Transcript for:
Community Action and Problem-Solving Process

Welcome to Earthforce. Our community action and problem-solving process combines the best of action civics, project-based learning, and STEM education. We have a suite of materials that guide you through this process, along with great professional development workshops. Look to our Educators Guide, Tips Cards, and Resources website to help you navigate an Earthforce experience.

Step 1 establishes the foundation of Earthforce by defining community, investigating that community, and determining the root causes of concerns you find. This sets the stage to choose an environmental issue and address it with a civic action project. Our process is designed to meet national standards like NGSS, C3, and the 21st century skills. For more information look online at earthforceresources.org Step one begins by defining your community, which establishes where your project will take place.
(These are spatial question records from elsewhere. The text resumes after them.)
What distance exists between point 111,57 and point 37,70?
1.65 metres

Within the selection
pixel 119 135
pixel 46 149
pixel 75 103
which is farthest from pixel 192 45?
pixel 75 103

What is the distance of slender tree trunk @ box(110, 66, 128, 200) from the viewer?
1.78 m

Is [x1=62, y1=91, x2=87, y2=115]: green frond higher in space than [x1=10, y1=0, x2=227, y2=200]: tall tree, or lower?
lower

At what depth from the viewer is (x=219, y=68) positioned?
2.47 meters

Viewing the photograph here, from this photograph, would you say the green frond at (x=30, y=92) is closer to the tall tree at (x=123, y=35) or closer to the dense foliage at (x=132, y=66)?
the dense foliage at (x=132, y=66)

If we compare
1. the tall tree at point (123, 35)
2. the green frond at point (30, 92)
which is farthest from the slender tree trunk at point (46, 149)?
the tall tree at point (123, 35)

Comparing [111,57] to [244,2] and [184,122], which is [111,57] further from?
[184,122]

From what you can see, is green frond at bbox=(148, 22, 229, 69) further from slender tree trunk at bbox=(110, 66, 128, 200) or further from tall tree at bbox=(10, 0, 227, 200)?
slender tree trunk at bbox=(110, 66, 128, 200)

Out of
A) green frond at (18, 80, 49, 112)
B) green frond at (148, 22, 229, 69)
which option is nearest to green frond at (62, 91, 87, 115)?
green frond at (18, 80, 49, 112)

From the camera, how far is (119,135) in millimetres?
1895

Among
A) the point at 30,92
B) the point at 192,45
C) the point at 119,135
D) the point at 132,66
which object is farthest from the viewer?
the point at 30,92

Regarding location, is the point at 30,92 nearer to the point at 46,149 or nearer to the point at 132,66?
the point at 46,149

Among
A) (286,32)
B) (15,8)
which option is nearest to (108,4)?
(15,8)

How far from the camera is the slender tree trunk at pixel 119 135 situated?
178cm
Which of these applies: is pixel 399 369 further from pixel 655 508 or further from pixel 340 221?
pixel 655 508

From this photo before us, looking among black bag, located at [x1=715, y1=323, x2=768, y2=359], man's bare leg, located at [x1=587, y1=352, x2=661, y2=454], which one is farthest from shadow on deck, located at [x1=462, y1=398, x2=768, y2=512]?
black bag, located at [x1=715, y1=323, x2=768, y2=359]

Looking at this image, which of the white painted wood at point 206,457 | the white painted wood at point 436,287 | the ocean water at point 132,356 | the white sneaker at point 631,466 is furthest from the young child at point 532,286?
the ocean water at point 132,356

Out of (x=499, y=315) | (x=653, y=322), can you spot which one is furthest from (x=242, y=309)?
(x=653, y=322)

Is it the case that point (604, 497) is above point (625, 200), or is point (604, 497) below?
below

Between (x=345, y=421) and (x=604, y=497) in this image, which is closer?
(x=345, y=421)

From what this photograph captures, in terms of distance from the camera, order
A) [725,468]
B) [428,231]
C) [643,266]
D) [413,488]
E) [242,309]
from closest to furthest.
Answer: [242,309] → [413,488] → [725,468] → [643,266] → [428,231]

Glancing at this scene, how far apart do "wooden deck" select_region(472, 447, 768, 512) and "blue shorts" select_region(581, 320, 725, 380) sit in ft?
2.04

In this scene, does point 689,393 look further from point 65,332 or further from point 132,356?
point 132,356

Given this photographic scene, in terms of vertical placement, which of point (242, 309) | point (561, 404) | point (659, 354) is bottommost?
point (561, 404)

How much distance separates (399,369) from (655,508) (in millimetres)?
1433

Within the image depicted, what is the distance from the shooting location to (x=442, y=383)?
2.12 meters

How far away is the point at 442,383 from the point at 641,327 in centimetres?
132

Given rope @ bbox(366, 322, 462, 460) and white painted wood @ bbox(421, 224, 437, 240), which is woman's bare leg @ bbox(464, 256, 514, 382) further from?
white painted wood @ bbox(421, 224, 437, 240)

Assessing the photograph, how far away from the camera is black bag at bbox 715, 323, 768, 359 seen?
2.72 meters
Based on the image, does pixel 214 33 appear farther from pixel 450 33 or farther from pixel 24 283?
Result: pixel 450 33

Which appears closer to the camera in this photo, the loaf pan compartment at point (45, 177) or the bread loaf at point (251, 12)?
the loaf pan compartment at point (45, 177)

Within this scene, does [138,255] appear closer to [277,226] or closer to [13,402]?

There are many aspects of a community and ways to define it. These include geography like a schoolyard or city, and social aspects like membership in community organizations. As the educator, you should define the community in a way that seems manageable. When making this decision, consider what spaces participants can access, what data you already gather, and which curricular ties you'd like to make.

If this is your first dive into youth-driven learning, try using a narrower geographic definition of community, like our schoolyard. There are many ways to conduct an inventory. The key is defining the content topic your group is going to study. As the facilitator, you can determine which inventories work best, or you can work in partnership with youth to decide.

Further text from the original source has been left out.